At first, I felt bad about it. The more I thought about it, though, the more I realized that the issue here was not with my kids or me but with the nurse and her attitude towards busy moms. Single mom or not, it’s not uncommon for mothers to take their children with them to appointments, shopping, or even work from time to time. So no, I’m not apologizing for the fact that my kids can’t “stay home with dad” and had to come with me — it’s actually good for them.
3. Screen Time
There’s a whole movement of mom-shaming focused on parents who let their kids have “too much” screen time. Some moms even insist that parents aren’t doing enough to entertain their kids and are just replacing parenting with electronic devices.
Here’s the thing, though: I work full-time and do freelance writing on the side so that I can pay the bills and still have enough left to treat my kids every once in a while. Unfortunately, that means there are days where I do let my kids watch TV shows or play on an iPad for a bit so I can get all my work done.
Does that mean I don’t try to spend as much time as possible interacting with my kids? Absolutely not. We play board games almost every day, frequently make crafts, and enjoy days at the pool or playground. Unfortunately, it’s just a delicate balance — and sometimes, a bit of screen time helps me check off my to-do list a little bit faster, so there’s more time for us to play together.
4. Buying Things Instead of Making Them
I always wanted to be one of those moms who makes the cute goodie bags or bakes up beautiful cupcakes for class parties… but I’m not. I don’t know if it’s the fact that I’m a single parent or just the fact that I’m a hot mess mom. But either way, I simply do not have the time to bake everything or make adorable homemade items every stinking time there’s an event at school. And since I have multiple kids, homemade costumes are usually out of the question too.

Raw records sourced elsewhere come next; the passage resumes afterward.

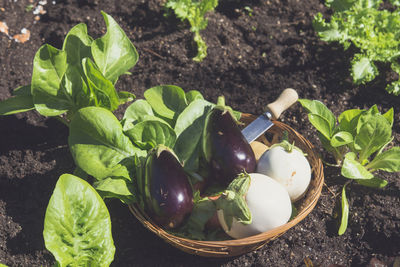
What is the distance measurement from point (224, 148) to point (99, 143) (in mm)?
504

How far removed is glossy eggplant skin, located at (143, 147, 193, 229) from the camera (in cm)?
168

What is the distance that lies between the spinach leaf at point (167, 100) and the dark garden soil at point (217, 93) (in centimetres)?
42

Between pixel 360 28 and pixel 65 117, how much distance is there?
1.65 metres

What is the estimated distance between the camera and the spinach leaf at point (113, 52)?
2014 millimetres

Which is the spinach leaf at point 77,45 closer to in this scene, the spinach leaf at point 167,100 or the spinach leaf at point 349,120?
the spinach leaf at point 167,100

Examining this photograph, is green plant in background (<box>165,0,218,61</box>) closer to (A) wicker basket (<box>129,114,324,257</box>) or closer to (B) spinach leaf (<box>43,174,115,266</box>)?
(A) wicker basket (<box>129,114,324,257</box>)

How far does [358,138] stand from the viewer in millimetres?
2002

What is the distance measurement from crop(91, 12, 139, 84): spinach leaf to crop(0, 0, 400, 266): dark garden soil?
1.11ft

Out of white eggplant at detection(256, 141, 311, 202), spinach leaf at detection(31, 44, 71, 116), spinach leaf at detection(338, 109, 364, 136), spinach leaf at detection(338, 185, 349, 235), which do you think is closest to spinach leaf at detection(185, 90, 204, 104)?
white eggplant at detection(256, 141, 311, 202)

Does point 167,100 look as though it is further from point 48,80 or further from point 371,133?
point 371,133

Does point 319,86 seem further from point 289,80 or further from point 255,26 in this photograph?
point 255,26

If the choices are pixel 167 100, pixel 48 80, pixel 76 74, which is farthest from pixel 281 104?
pixel 48 80

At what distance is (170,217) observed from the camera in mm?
1709

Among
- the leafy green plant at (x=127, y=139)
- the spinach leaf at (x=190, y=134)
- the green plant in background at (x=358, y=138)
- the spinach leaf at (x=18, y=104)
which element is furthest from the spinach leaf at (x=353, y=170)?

While it would be nice to do those things, I now realize that buying items at the store instead of baking them at home won’t scar my children for life. In fact, it helps them see that there are multiple ways to accomplish the same task, and that’s important.
5. Forgetting Things
I admit I’m a bit scatterbrained at times, especially with things like school dress-up days or buying a miscellaneous item at the store. Between work, raising kids, and just managing a household, things often fall through the cracks — and it sucks.
However, I am not going to apologize for forgetting things, especially insignificant ones like “Crazy Socks Day.” My kids don’t even care about whatever it is half the time, so why should I beat myself up over forgetting?
6. Skipping Out On Extra Expenses
Raising kids is expensive as is. However, it’s even more expensive when you’re a single-income household. Because of this, that extra dollar for shaved ice or trying to sell enough items for the school fundraiser can actually break the bank sometimes.
I used to feel guilty about it, but I honestly think that there’s a lot of us out there in this boat. So we should all be a bit more gentle with ourselves. Chances are our kids will get to enjoy the extra item anyway, so why sweat the small stuff?
7. Enjoying “Me Time”
During my marriage, my ex-husband often made me feel guilty for any time I spent away from our children, even if it was for work. Even after my ex and I separated, I felt guilty for asking anyone to watch the kids so I could go out for an evening or shop without them in tow.
But is a little “me time” really a bad thing for moms? If you ask me, it’s not. In fact, I think it’s important for any mom to make time for herself, whether she’s married, single, or in a committed relationship.
All moms need to recharge their batteries from time to time, and that’s nothing to be ashamed of.
So yes, I’m a single mom who does a lot of things you may not agree with. But I’m done apologizing for it. Period.